> _Instruction_
Answer these questions from the passage below on Black soldiers of the Revolutionary War, one per line:
1. In what year did Harry Washington escape?
2. To which new British colony was Boston King later resettled?
3. At which battle was Austin Dabney badly wounded?

Harry Washington, and yes, that’s the same last name for a reason, was enslaved by George Washington himself, at Mount Vernon. He escaped in 1776, joined Dunmore’s forces, and served as a Black Loyalist for the rest of the war, including at the siege of Yorktown. Which means Harry Washington was standing on a battlefield, fighting against the army led by the man who used to own him.
Boston King, another Black Loyalist, actually left us something rare: a written first-hand account of his own experience. After the war, along with thousands of other Black Loyalists, he was evacuated to Nova Scotia, and later resettled in the new British colony of Sierra Leone.
The Southern colonies tell their own version of this story — and it’s shaped heavily by the fact that states like Georgia initially banned enslaved men from militia service completely.
Austin Dabney became Georgia’s most celebrated Black Patriot soldier almost by accident. He was sent to fight as a substitute for his enslaver, which, ironically, was the only legal way for an enslaved man to serve in Georgia at the time. He fought as an artilleryman and was badly wounded at the Battle of Kettle Creek in 1779. His service was so distinguished that afterward, he was formally freed, given a federal pension, and became the only Black Patriot in Georgia known to receive a state land grant.

> _Supplied data_
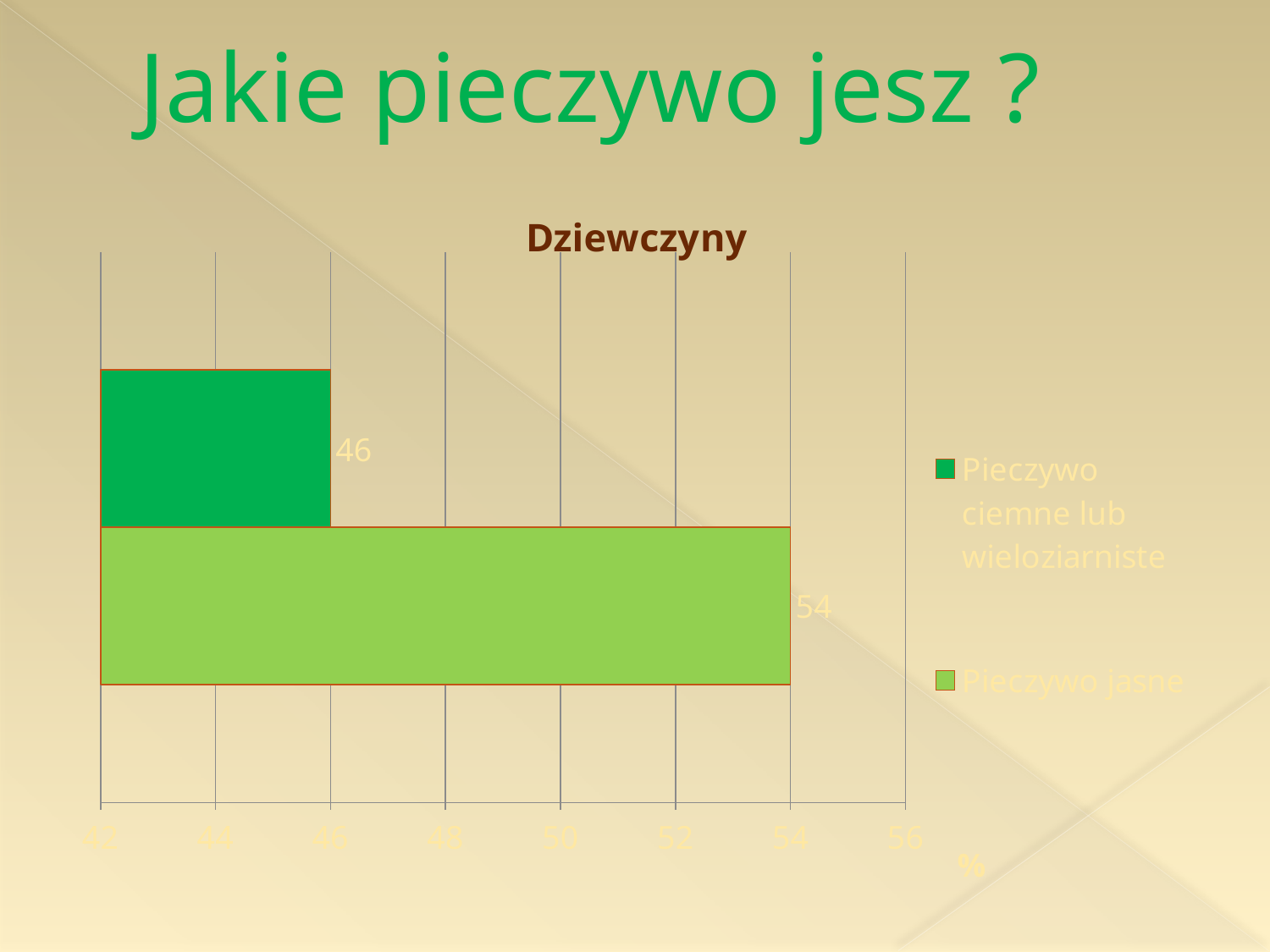
What kind of chart is shown on the slide? bar chart What is the value for Pieczywo jasne in the Dziewczyny chart? 54 What is the value for Pieczywo ciemne lub wieloziarniste in the Dziewczyny chart? 46 Is the value for Pieczywo ciemne lub wieloziarniste greater or less than 50? less Which series has the highest value in the Dziewczyny chart? Pieczywo jasne Which series has the lowest value in the Dziewczyny chart? Pieczywo ciemne lub wieloziarniste Is the value for Pieczywo jasne greater or less than 50? greater What is the difference between the values for Pieczywo jasne and Pieczywo ciemne lub wieloziarniste? 8 What unit is shown on the horizontal axis of the chart? % Which is larger: the value for Pieczywo jasne or for Pieczywo ciemne lub wieloziarniste? Pieczywo jasne How many series does the legend list? 2 What is the title of the chart? Dziewczyny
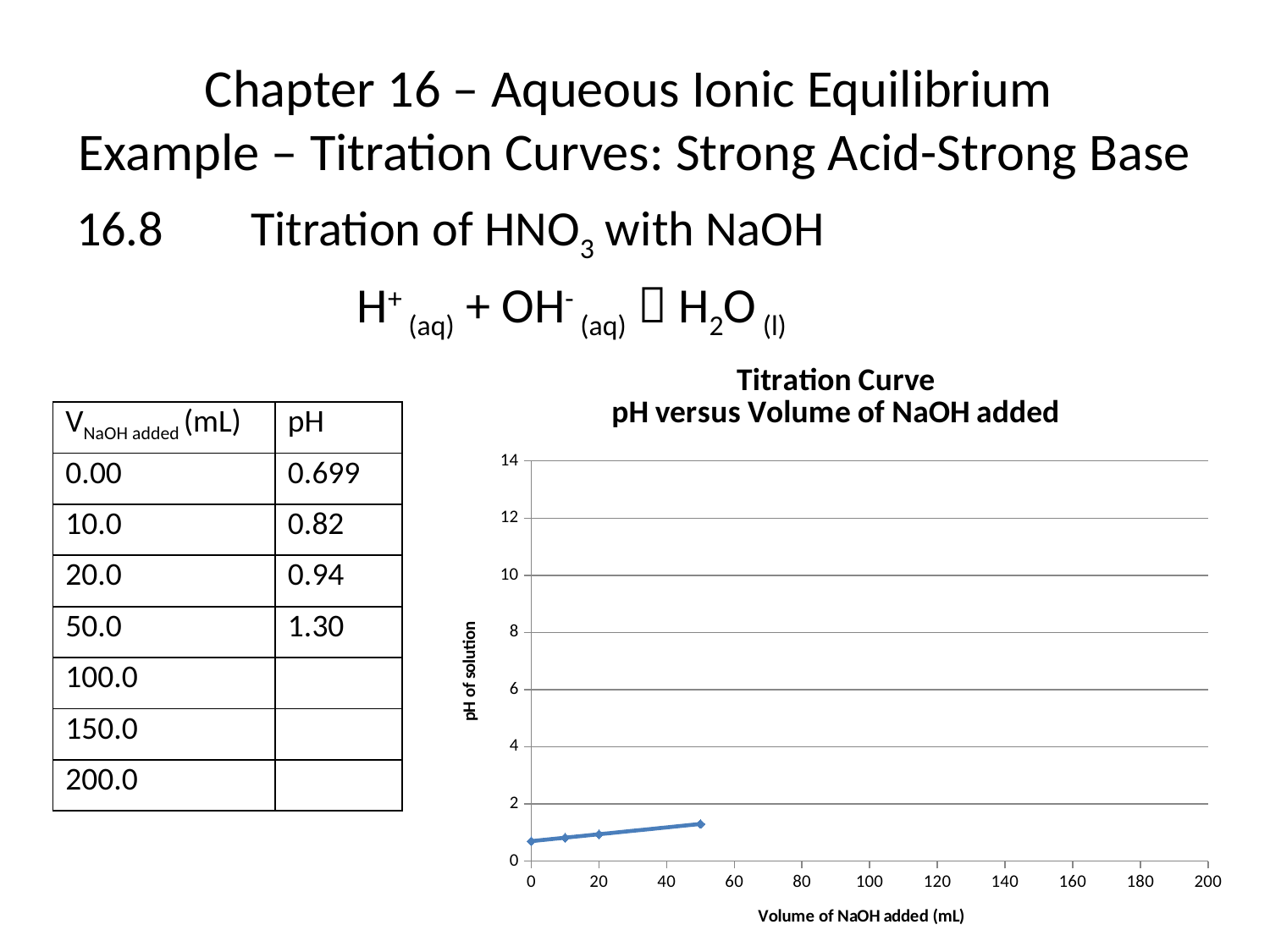
Is the pH value plotted at 0 mL of NaOH added greater or less than 2? less What is the difference in pH between 20.0 mL and 10.0 mL of NaOH added? 0.12 What is the pH when 0.00 mL of NaOH has been added? 0.699 What is the title of the chart? Titration Curve pH versus Volume of NaOH added Is the pH value plotted at 50 mL of NaOH added greater or less than 2? less Do the plotted pH values rise or fall as the volume of NaOH added increases? rise How many data points are plotted on the chart? 4 What is the label of the x axis of the chart? Volume of NaOH added (mL) What is the pH when 50.0 mL of NaOH has been added? 1.30 What kind of chart is shown on the slide? line chart At which volume of NaOH added is the plotted pH lowest? 0.00 mL At which volume of NaOH added is the plotted pH highest? 50.0 mL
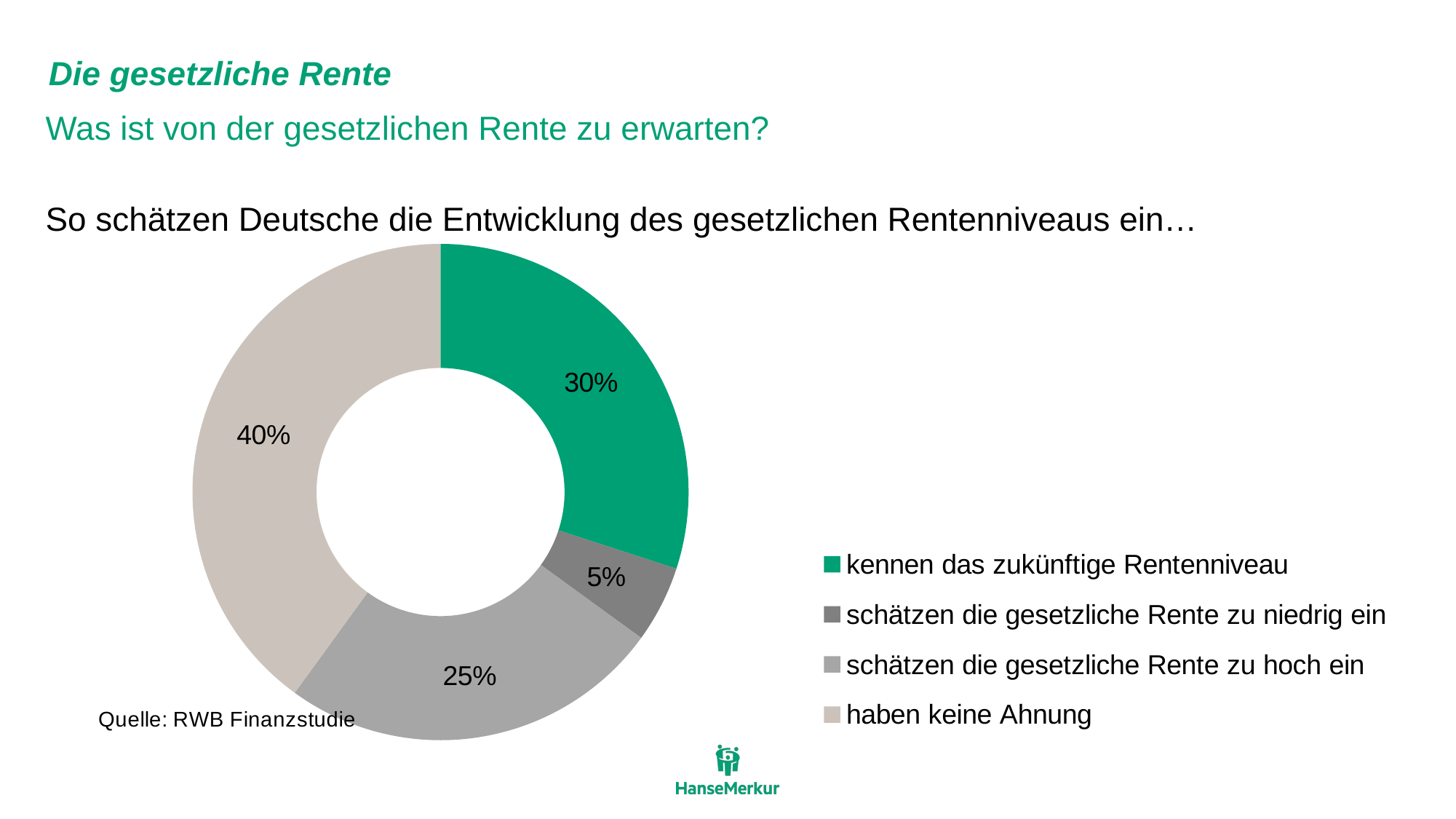
How many categories does the chart show? 4 What kind of chart is shown on the slide? Doughnut (pie) chart Which category has the smallest share of the chart? schätzen die gesetzliche Rente zu niedrig ein What percentage of respondents 'schätzen die gesetzliche Rente zu niedrig ein'? 5% Which category has the largest share of the chart? haben keine Ahnung What is the combined share of the two categories that misjudge the pension (zu niedrig and zu hoch)? 30% What is the difference in percentage points between 'haben keine Ahnung' and 'kennen das zukünftige Rentenniveau'? 10 percentage points Which colour represents 'kennen das zukünftige Rentenniveau' in the chart? Green Which is larger: the share for 'schätzen die gesetzliche Rente zu hoch ein' or for 'schätzen die gesetzliche Rente zu niedrig ein'? schätzen die gesetzliche Rente zu hoch ein What percentage of respondents 'kennen das zukünftige Rentenniveau'? 30% What percentage of respondents 'schätzen die gesetzliche Rente zu hoch ein'? 25% What percentage of respondents 'haben keine Ahnung'? 40%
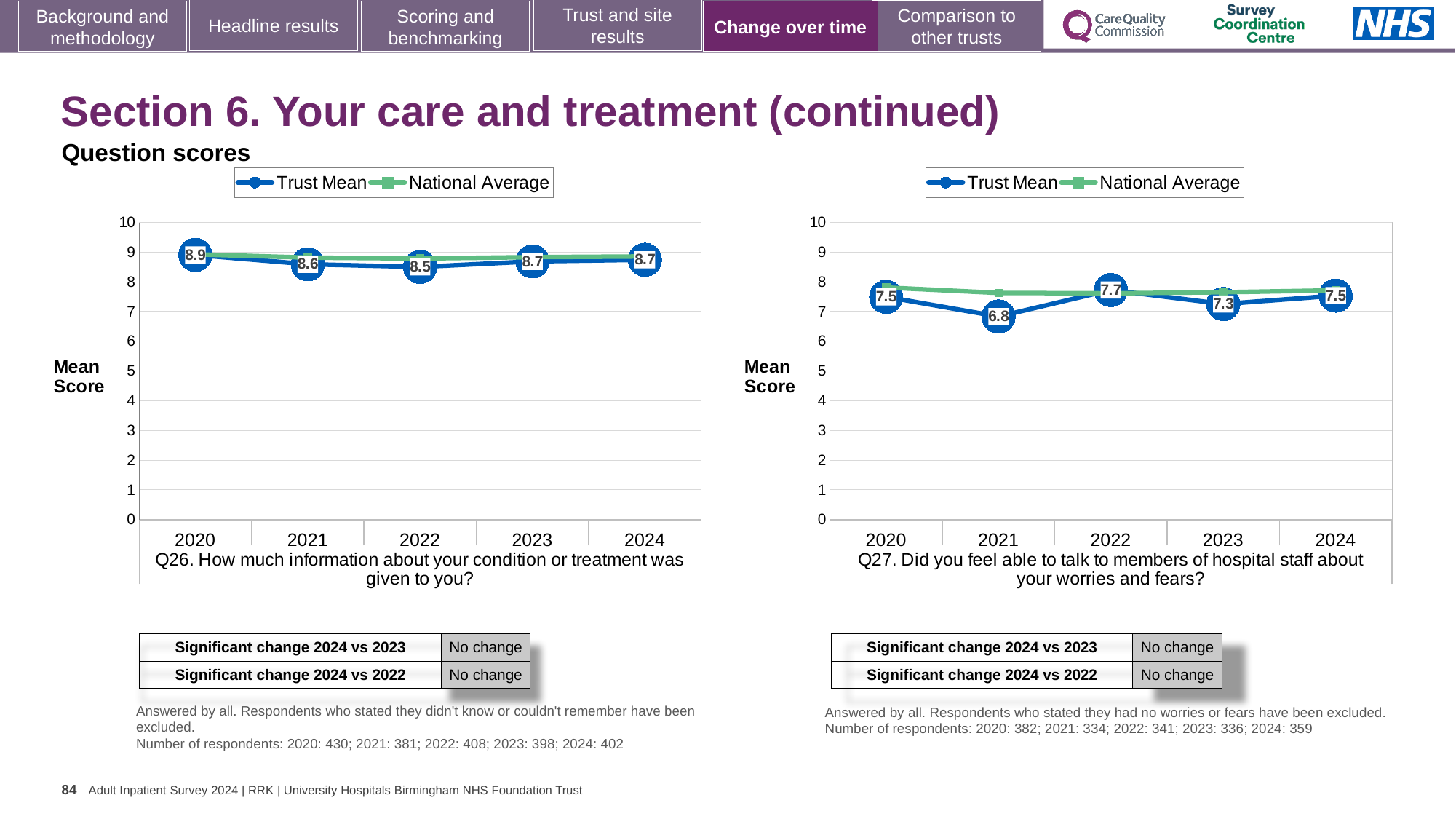
In the Q27 chart (right), which year has the lowest Trust Mean score? 2021 In the Q27 chart (right), what is the Trust Mean score for 2024? 7.5 In the Q27 chart (right), is the Trust Mean score for 2022 larger or smaller than the score for 2023? larger In the Q26 chart (left), what is the Trust Mean score for 2022? 8.5 What type of chart is the Q27 chart (right)? line chart In the Q27 chart (right), which year has the highest Trust Mean score? 2022 How many series does the legend of the Q26 chart (left) list? 2 In the Q26 chart (left), which year has the lowest Trust Mean score? 2022 In the Q26 chart (left), which year has the highest Trust Mean score? 2020 In the Q27 chart (right), what is the Trust Mean score for 2021? 6.8 In the Q26 chart (left), what is the difference between the Trust Mean scores for 2020 and 2022? 0.4 In the Q26 chart (left), what is the Trust Mean score for 2020? 8.9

> _Answer for this exercise_
1. 1776
2. Sierra Leone
3. The Battle of Kettle Creek